We signed final loan documents with the title company which showed that we would be receiving a refund of our deposit. When we received our refund, several fees had been deducted. The title company states that fees which were listed as “paid” on the final docs were found to be unpaid, so they had to take the fees from our deposit to close the loan. We were not made aware of any of this until a week after escrow closed, when we finally received our check. Seems fishy.

Asked on July 12, 2011 under Real Estate Law, California


FreeAdvice Contributing Attorney / FreeAdvice Contributing Attorney

Answered 11 years ago | Contributor

In a real estate transaction where an established "escrow" (third party) holds all paperwork, drafts the deeds, collects the moneys and records the deeds, a preliminary closing statement is first drafted and sent to all of the parties, one for the buyer and one for the seller setting forth the estimated break down of all fees (credits and debits).

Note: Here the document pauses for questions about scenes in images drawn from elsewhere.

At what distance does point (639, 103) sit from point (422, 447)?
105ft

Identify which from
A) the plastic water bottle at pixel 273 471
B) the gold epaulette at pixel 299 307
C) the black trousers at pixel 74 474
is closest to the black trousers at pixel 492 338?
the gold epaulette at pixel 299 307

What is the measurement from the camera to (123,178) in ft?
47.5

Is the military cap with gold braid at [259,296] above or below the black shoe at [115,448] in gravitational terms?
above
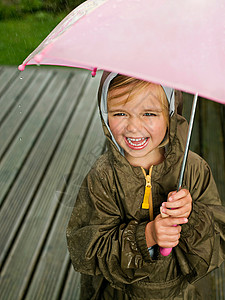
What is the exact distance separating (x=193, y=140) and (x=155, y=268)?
1.46m

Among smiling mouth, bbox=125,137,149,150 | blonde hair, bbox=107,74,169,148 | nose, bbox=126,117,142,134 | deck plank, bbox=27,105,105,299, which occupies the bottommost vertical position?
deck plank, bbox=27,105,105,299

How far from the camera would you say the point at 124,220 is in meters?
1.20

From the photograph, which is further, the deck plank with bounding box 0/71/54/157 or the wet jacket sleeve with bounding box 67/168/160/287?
the deck plank with bounding box 0/71/54/157

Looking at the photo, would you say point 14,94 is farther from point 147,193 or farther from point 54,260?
point 147,193

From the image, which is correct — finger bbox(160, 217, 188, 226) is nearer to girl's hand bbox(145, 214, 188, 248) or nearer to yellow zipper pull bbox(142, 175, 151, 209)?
girl's hand bbox(145, 214, 188, 248)

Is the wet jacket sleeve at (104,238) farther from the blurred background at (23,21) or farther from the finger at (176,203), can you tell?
the blurred background at (23,21)

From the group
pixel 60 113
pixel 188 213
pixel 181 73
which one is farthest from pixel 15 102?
pixel 181 73

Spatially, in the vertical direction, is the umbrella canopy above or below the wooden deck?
above

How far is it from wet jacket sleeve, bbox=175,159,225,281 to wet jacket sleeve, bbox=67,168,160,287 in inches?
4.4

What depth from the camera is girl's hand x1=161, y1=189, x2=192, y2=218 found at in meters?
1.00

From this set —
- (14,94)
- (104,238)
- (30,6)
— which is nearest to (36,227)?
(104,238)

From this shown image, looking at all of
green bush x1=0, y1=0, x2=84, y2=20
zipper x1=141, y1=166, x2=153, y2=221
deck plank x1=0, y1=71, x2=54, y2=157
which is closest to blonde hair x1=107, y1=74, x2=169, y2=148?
zipper x1=141, y1=166, x2=153, y2=221

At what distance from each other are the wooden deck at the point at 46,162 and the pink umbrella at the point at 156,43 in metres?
0.64

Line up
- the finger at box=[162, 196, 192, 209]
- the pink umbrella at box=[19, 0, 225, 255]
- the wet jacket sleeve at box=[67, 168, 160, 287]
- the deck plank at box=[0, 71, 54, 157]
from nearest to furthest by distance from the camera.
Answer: the pink umbrella at box=[19, 0, 225, 255]
the finger at box=[162, 196, 192, 209]
the wet jacket sleeve at box=[67, 168, 160, 287]
the deck plank at box=[0, 71, 54, 157]
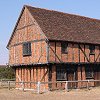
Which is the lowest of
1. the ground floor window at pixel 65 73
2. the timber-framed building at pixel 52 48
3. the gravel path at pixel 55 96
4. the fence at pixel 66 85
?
the gravel path at pixel 55 96

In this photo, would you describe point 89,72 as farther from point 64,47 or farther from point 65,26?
point 65,26

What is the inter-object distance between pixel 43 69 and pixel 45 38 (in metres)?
3.47

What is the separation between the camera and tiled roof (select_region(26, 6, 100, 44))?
114 ft

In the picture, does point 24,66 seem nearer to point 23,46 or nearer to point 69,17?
point 23,46

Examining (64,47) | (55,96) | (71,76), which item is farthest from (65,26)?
(55,96)

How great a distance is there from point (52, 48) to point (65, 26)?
5096mm

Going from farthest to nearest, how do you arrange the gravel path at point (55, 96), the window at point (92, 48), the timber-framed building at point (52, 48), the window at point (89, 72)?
the window at point (92, 48), the window at point (89, 72), the timber-framed building at point (52, 48), the gravel path at point (55, 96)

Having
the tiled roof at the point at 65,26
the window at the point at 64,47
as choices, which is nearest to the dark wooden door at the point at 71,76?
the window at the point at 64,47

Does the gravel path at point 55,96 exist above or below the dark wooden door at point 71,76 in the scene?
below

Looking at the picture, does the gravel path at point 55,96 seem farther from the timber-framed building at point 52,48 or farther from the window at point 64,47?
the window at point 64,47

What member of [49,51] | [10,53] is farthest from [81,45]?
[10,53]

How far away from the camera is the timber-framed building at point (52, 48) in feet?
110

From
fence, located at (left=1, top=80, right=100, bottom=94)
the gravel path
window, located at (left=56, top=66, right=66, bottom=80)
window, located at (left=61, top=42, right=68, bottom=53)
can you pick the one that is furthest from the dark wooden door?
the gravel path

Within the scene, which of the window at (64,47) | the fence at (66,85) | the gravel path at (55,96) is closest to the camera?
the gravel path at (55,96)
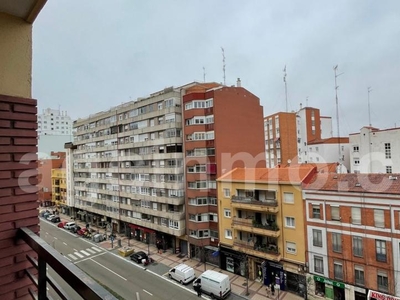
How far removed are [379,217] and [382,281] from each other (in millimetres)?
3087

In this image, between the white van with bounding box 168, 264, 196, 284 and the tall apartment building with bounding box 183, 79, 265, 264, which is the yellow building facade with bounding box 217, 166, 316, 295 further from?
the white van with bounding box 168, 264, 196, 284

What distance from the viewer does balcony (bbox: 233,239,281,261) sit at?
51.6 ft

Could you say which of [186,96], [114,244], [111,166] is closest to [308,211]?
[186,96]

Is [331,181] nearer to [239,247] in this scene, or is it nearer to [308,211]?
[308,211]

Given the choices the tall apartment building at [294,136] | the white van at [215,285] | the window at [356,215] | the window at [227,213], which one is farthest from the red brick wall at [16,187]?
the tall apartment building at [294,136]

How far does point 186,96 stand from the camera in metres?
21.1

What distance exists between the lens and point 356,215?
13188 millimetres

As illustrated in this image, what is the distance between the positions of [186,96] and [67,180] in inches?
1040

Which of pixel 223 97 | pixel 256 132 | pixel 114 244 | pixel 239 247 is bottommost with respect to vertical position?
pixel 114 244

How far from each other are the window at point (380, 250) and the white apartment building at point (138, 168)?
13.1m

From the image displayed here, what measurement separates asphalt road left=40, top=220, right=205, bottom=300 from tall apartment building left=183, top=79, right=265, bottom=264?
4.21 meters

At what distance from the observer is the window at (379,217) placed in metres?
12.4

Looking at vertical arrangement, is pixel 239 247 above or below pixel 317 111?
below

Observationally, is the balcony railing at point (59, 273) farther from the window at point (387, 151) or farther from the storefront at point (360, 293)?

At close of escrow the final closing statement is given to the buyer and seller by escrow which is typically signed and dated by the buyer and the seller as to each of their closing statements. The final closing statements need to balance out the credits and debits in the transaction and monies via wire transfer and checks are distributed to those who are authorized to receive such in the written escrow instructions.

If the final closing statement for you as the buyer in the sale does not balance out or comply with what is stated where you actually received less monies from escrow via a check than what is stated in the final closing statement, escrow has to explain to you what happened and the reason for the differential. Hopefully the shortage was not a huge amount of money.